Namun, keberadaan Temu tidak hanya mendapatkan penolakan di Indonesia. Beberapa negara di Eropa juga mulai menyoroti operasional aplikasi ini. Di benua tersebut, Temu dianggap menerapkan praktik manipulatif dalam sistem jual belinya. Salah satu taktik yang diidentifikasi adalah upselling, di mana pengguna secara tidak sadar diarahkan untuk membeli produk yang lebih mahal atau dalam jumlah lebih banyak dari yang mereka inginkan.
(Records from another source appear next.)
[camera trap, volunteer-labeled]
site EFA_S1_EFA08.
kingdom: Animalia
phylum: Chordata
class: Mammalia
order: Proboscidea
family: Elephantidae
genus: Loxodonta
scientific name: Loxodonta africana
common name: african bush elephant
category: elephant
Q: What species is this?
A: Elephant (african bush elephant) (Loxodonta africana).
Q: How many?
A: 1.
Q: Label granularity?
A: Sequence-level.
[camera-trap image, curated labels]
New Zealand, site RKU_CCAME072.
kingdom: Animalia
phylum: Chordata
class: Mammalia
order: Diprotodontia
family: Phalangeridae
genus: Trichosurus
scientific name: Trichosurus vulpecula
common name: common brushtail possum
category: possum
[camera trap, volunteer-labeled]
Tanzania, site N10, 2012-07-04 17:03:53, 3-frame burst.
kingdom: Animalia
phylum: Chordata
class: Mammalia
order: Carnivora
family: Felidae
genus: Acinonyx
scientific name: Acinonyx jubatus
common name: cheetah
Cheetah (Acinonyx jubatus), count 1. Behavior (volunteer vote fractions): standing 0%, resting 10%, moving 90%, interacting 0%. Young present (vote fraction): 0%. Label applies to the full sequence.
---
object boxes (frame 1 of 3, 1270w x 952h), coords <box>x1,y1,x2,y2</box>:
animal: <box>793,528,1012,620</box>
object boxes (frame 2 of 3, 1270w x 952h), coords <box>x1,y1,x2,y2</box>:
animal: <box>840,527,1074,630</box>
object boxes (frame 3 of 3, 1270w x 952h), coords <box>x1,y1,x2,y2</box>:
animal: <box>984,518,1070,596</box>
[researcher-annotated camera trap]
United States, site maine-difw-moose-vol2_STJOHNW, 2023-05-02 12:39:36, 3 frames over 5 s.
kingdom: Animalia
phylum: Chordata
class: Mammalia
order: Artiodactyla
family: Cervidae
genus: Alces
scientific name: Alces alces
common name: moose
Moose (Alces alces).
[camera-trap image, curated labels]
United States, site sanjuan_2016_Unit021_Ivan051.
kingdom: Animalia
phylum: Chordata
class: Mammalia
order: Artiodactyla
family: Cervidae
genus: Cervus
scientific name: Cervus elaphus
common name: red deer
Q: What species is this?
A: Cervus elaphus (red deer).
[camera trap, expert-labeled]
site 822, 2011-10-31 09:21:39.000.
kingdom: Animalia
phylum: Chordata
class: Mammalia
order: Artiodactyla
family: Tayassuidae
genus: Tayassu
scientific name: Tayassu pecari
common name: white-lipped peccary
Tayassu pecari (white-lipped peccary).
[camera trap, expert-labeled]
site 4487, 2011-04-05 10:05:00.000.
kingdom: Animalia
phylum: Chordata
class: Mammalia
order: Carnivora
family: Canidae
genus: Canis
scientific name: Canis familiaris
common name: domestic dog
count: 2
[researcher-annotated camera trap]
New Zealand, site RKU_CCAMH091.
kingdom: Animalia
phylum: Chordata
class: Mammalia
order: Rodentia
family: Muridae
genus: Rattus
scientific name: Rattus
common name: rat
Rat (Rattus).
Organisasi Konsumen Eropa (BEUC) mencatat bahwa selain upselling, Temu juga menggunakan taktik lain yang merugikan konsumen, seperti kesulitan dalam menutup akun pengguna. BEUC juga menyoroti kurangnya transparansi dalam sistem rekomendasi produk yang digunakan oleh Temu. Hal ini dinilai melanggar beberapa ketentuan dalam Undang-Undang Layanan Digital (Digital Services Act/DSA) yang berlaku di wilayah Eropa.
Kritik terhadap Temu semakin menguat dengan adanya kekhawatiran terkait dampak negatif aplikasi tersebut terhadap konsumen dan pasar lokal di beberapa negara. Praktik yang dilakukan oleh Temu dinilai merugikan banyak pihak, terutama di sektor UMKM dan industri kecil.